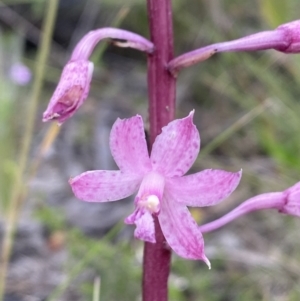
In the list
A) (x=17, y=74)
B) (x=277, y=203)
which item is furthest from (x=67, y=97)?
(x=17, y=74)

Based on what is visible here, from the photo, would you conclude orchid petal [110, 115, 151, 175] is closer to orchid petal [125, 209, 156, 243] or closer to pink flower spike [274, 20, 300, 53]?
orchid petal [125, 209, 156, 243]

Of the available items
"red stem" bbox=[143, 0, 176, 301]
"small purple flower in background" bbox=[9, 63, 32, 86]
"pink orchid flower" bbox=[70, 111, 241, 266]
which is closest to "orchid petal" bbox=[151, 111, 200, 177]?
"pink orchid flower" bbox=[70, 111, 241, 266]

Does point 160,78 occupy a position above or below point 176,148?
above

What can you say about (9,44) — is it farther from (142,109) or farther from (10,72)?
(142,109)

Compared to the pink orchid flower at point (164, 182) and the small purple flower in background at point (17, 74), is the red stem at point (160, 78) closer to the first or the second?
the pink orchid flower at point (164, 182)

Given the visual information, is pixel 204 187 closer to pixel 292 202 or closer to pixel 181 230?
pixel 181 230

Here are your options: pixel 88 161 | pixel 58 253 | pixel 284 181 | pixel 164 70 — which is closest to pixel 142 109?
pixel 88 161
──────────────────────────────
__Exercise description__
Rewrite all the records above with every "red stem" replaced by "green stem" and nothing else changed. Omit the pictures.

__Task result__
In the list
A) (x=17, y=74)
B) (x=277, y=203)
which item is furthest from (x=67, y=97)?
(x=17, y=74)

Based on what is visible here, from the photo, would you conclude orchid petal [110, 115, 151, 175] is closer to orchid petal [125, 209, 156, 243] or closer to pink flower spike [274, 20, 300, 53]?
orchid petal [125, 209, 156, 243]

Of the available items
"green stem" bbox=[143, 0, 176, 301]
"small purple flower in background" bbox=[9, 63, 32, 86]
"pink orchid flower" bbox=[70, 111, 241, 266]
which is closest to "orchid petal" bbox=[151, 111, 200, 177]?
"pink orchid flower" bbox=[70, 111, 241, 266]

Does point 160,78 occupy a position above or below point 176,148?
above

What can you say about (9,44) — is it farther from (142,109) or farther from (10,72)?
(142,109)

Compared to the pink orchid flower at point (164, 182) and the small purple flower in background at point (17, 74), is the green stem at point (160, 78) closer to the first or the second?
the pink orchid flower at point (164, 182)

Given the visual information, is pixel 204 187 closer to pixel 292 202 or closer to pixel 181 230?
pixel 181 230

Here are your options: pixel 88 161 | pixel 58 253 | pixel 284 181 | pixel 164 70 — which is closest to pixel 142 109?
pixel 88 161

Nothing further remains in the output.